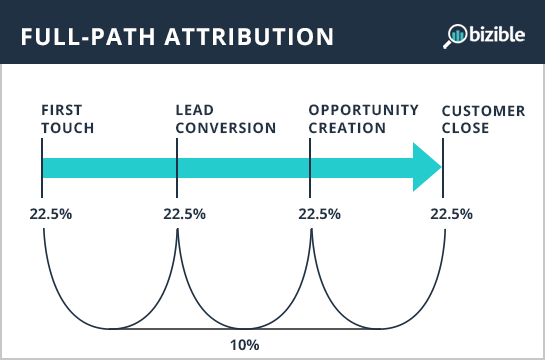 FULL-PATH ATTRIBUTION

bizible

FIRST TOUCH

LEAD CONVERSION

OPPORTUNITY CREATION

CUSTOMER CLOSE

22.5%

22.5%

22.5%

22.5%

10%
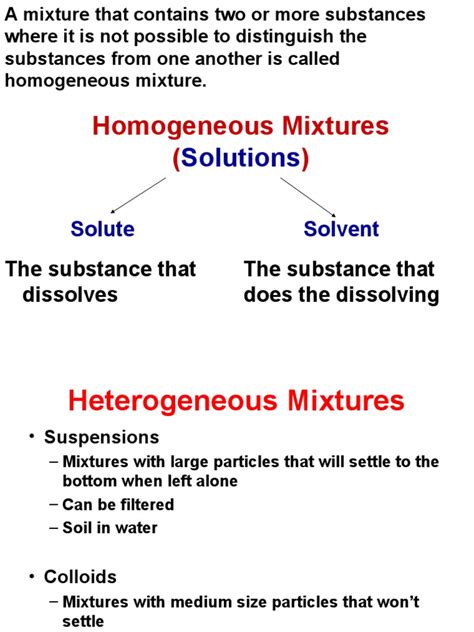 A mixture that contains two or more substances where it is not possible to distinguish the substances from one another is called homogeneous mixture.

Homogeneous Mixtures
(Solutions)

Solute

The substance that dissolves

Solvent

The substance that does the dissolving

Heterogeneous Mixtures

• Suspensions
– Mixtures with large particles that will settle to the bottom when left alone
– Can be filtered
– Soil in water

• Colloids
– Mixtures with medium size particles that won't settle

◆ Task details: Render the records above word for word and leave the pictures out.

◆ Reply to the task:
 FULL-PATH ATTRIBUTION

bizible

FIRST TOUCH

LEAD CONVERSION

OPPORTUNITY CREATION

CUSTOMER CLOSE

22.5%

22.5%

22.5%

22.5%

10%
 A mixture that contains two or more substances where it is not possible to distinguish the substances from one another is called homogeneous mixture.

Homogeneous Mixtures
(Solutions)

Solute

The substance that dissolves

Solvent

The substance that does the dissolving

Heterogeneous Mixtures

• Suspensions
– Mixtures with large particles that will settle to the bottom when left alone
– Can be filtered
– Soil in water

• Colloids
– Mixtures with medium size particles that won't settle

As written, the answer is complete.